#### Provided information:
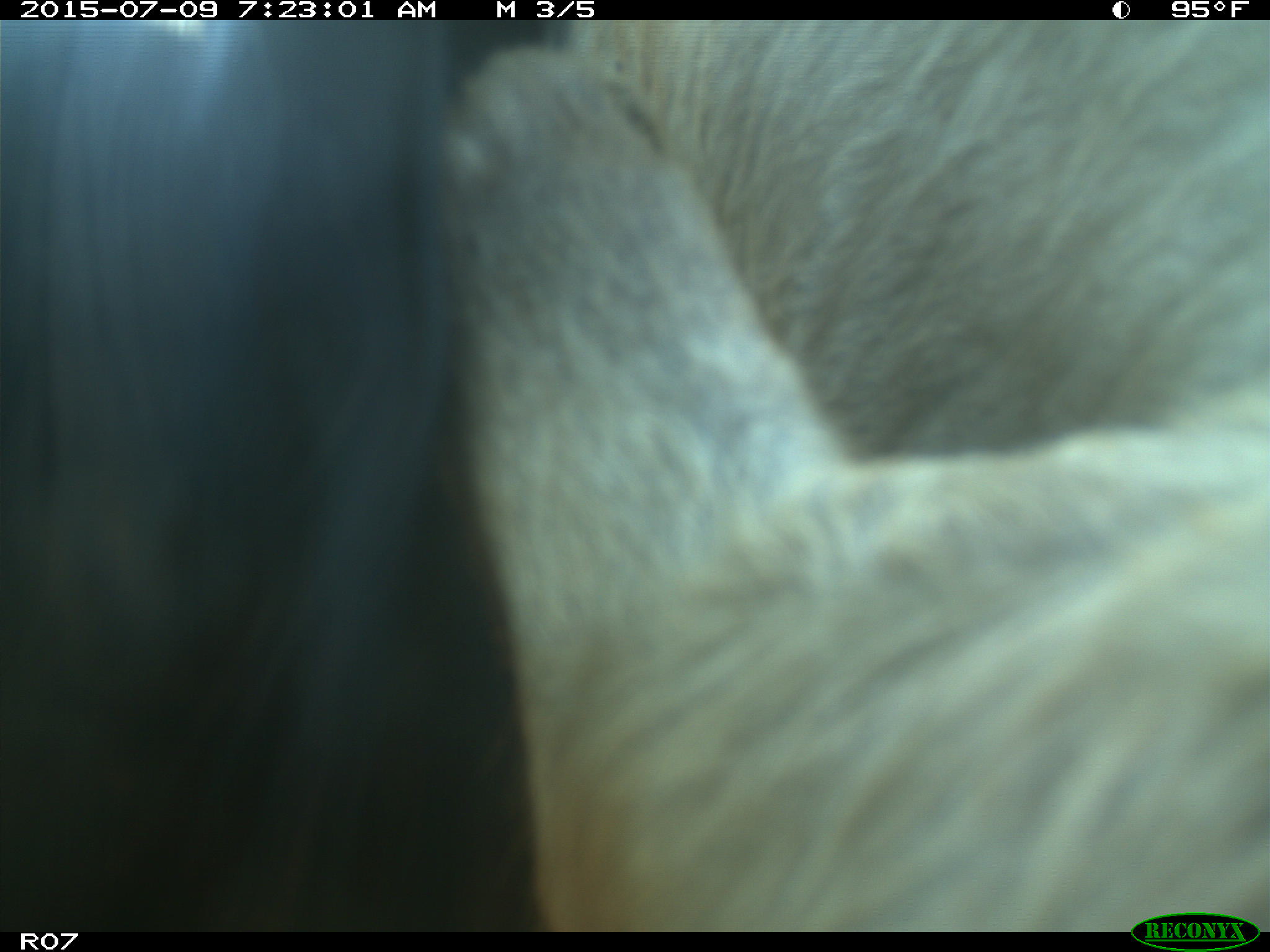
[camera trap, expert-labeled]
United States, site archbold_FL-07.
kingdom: Animalia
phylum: Chordata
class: Mammalia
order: Artiodactyla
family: Bovidae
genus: Bos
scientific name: Bos taurus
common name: domestic cow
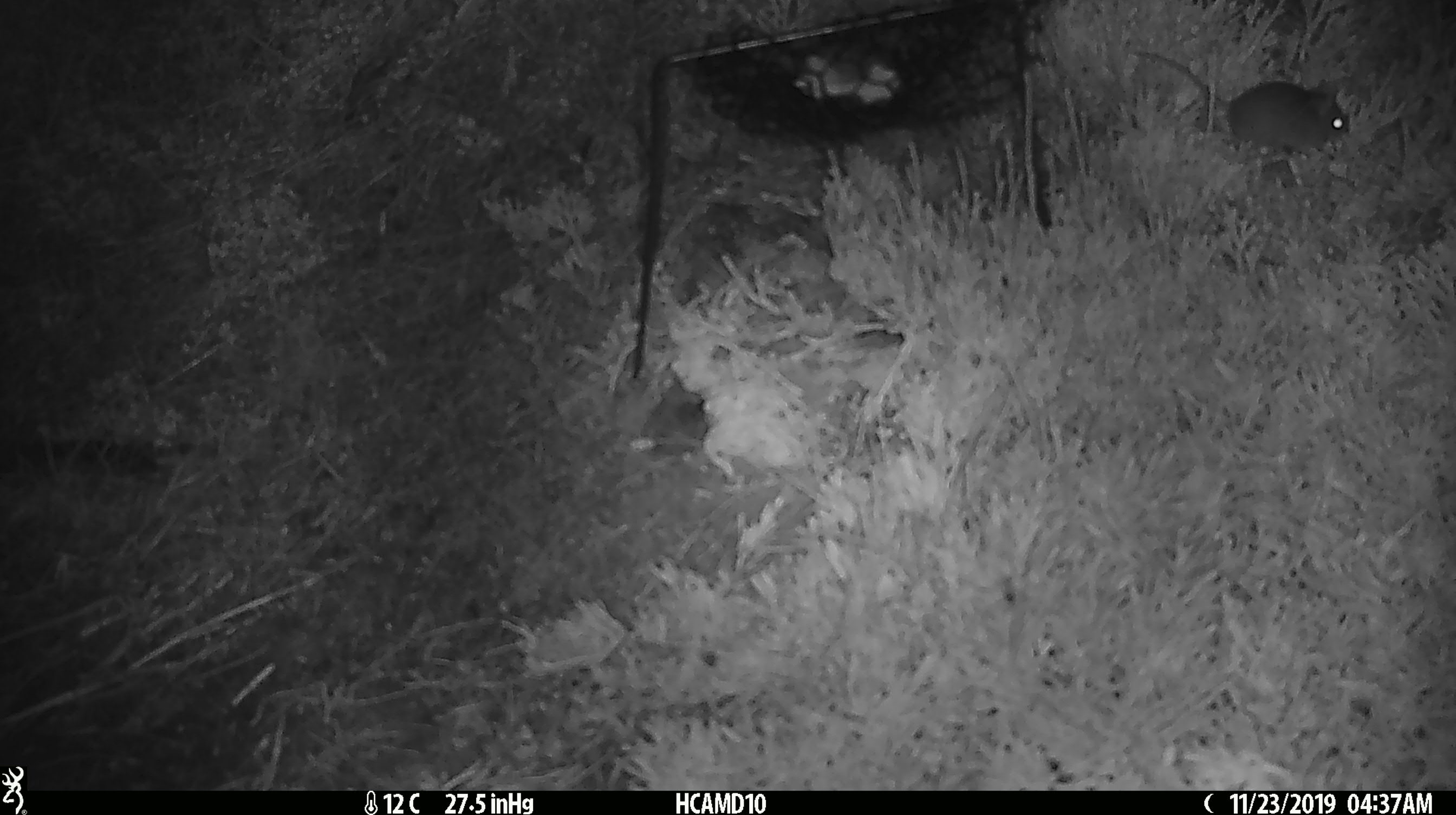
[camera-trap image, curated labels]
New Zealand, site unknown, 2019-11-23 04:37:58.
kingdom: Animalia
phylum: Chordata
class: Mammalia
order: Rodentia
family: Muridae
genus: Mus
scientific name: Mus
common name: mouse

#### Aim of the exercise:
Give back the whole of the material exactly, with the pictures removed.

#### Answer to this exercise:
[camera trap, expert-labeled]
United States, site archbold_FL-07.
kingdom: Animalia
phylum: Chordata
class: Mammalia
order: Artiodactyla
family: Bovidae
genus: Bos
scientific name: Bos taurus
common name: domestic cow
[camera-trap image, curated labels]
New Zealand, site unknown, 2019-11-23 04:37:58.
kingdom: Animalia
phylum: Chordata
class: Mammalia
order: Rodentia
family: Muridae
genus: Mus
scientific name: Mus
common name: mouse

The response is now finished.